Petiver, James

, a famous English botanist, was contemporary with Plukenet; but the exact time of his birth is not known, nor is much intelligence concerning him at present to be obtained. His profession was that of an apothecary, to which he was apprenticed under Mr. Feltham, then apothecary to St. Bartholomew’s hospital. When he entered into business for himself, he settled in Aldersgatestreet, and there continued for the remainder of his life. He obtained considerable business, and after a time became apothecary to the Charter-house. After the Tradescants, he appears to have been the only person, except Mr. Courten, and sir Hans Sloane, who made any considerable collection in Natural History, previous to those of the present day. He engaged the captains and surgeons of ships to bring him home specimens, and enabled them to select proper objects by printed directions which he distributed among them. By these means his collection became so valuable, that, some time before his death, sir Hans Sloane offered him four thousand pounds for it. After his death, it was purchased by the same collector, and now makes part of the British Museum, where they | are frequently resorted to for the sake of ascertaining obscure synonyms, his plates being so generally cited by Linnæus, and in many instances so insufficient to express the precise object intended. He was elected into the royal society, and becoming acquainted with Ray, assisted him in arranging the second volume of his History of Plants. He died April 20, 1718, and much honour was shewn to him at his funeral, by the attendance of sir Hans Sloane, and other eminent men, as pall-bearers, &c.

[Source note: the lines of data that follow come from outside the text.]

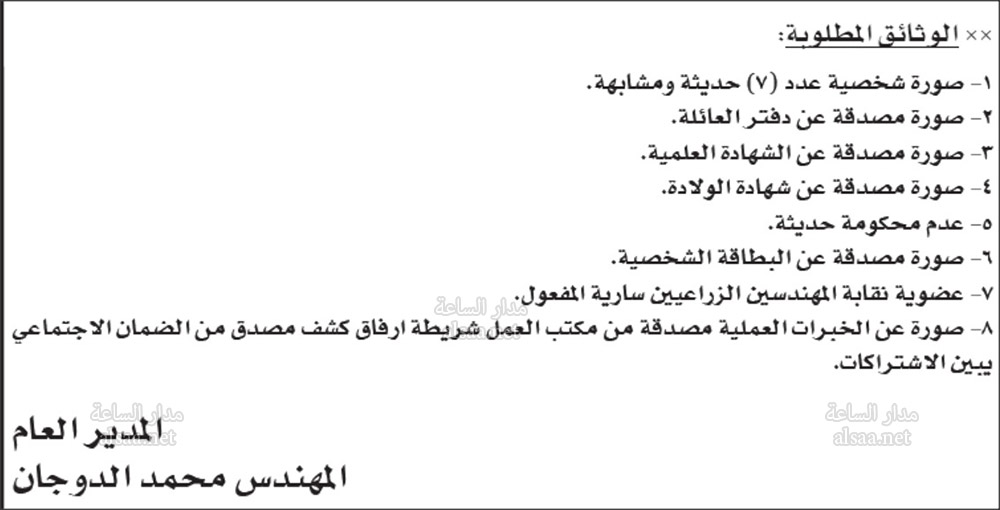 ×× الوثائق المطلوبة:

١- صورة شخصية عدد (٧) حديثة ومشابهة.
٢- صورة مصدقة عن دفتر العائلة.
٣- صورة مصدقة عن الشهادة العلمية.
٤- صورة مصدقة عن شهادة الولادة.
٥- عدم محكومة حديثة.
٦- صورة مصدقة عن البطاقة الشخصية.
٧- عضوية نقابة المهندسين الزراعيين سارية المفعول.
٨- صورة عن الخبرات العملية مصدقة من مكتب العمل شريطة ارفاق كشف مصدق من الضمان الاجتماعي يبين الاشتراكات.

مدار الساعة
alsaa.net

مدار الساعة
alsaa.net

مدار الساعة
alsaa.net

المدير العام
المهندس محمد الدوجان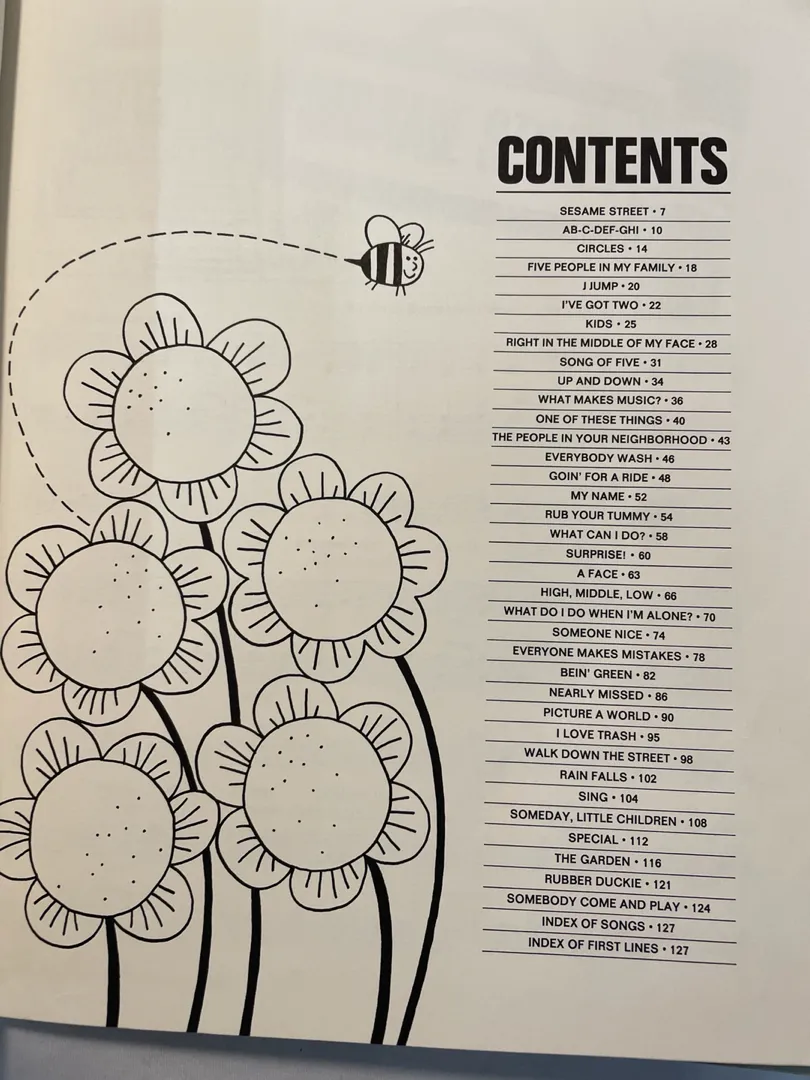 CONTENTS

SESAME STREET • 7
AB-C-DEF-GHI • 10
CIRCLES • 14
FIVE PEOPLE IN MY FAMILY • 18
J JUMP • 20
I'VE GOT TWO • 22
KIDS • 25
RIGHT IN THE MIDDLE OF MY FACE • 28
SONG OF FIVE • 31
UP AND DOWN • 34
WHAT MAKES MUSIC? • 36
ONE OF THESE THINGS • 40
THE PEOPLE IN YOUR NEIGHBORHOOD • 43
EVERYBODY WASH • 46
GOIN' FOR A RIDE • 48
MY NAME • 52
RUB YOUR TUMMY • 54
WHAT CAN I DO? • 58
SURPRISE! • 60
A FACE • 63
HIGH, MIDDLE, LOW • 66
WHAT DO I DO WHEN I'M ALONE? • 70
SOMEONE NICE • 74
EVERYONE MAKES MISTAKES • 78
BEIN' GREEN • 82
NEARLY MISSED • 86
PICTURE A WORLD • 90
I LOVE TRASH • 95
WALK DOWN THE STREET • 98
RAIN FALLS • 102
SING • 104
SOMEDAY, LITTLE CHILDREN • 108
SPECIAL • 112
THE GARDEN • 116
RUBBER DUCKIE • 121
SOMEBODY COME AND PLAY • 124
INDEX OF SONGS • 127
INDEX OF FIRST LINES • 127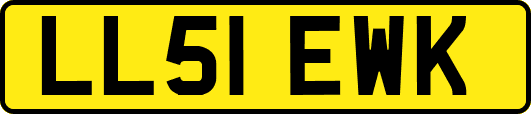 LL51 EWK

He gave the world several publications on various subjects of natural history: 1. “Musei Petiveriani Centuriae decem,1692 1703, 8vo. 2. “Gazophylacii Naturae jet Artis, Decades decem,1702, folio, with 100 plates. 8. “A Catalogue of Mr. Ray’s English Herbal, illustrated with figures,1713, folio, and continued in 1715. Many smaller publications may be found enumerated in Dr. Pulteney’s Sketches, with many papers in the Philosophical Transactions, and a material article in the third volume of Ray’s work, entitled “Plantae rariores Chinenses Madraspatanae, et Africanae, a Jacobo Petivero ad opus consummandum collatae,” &c. Most of his lists and catalogues having become very scarce, they were collected and published in 1767, in 2 vols. fol. 1

1

Pulteney’s Sketches. —Rees’s Cyclopædia, by sir J. E. Smith.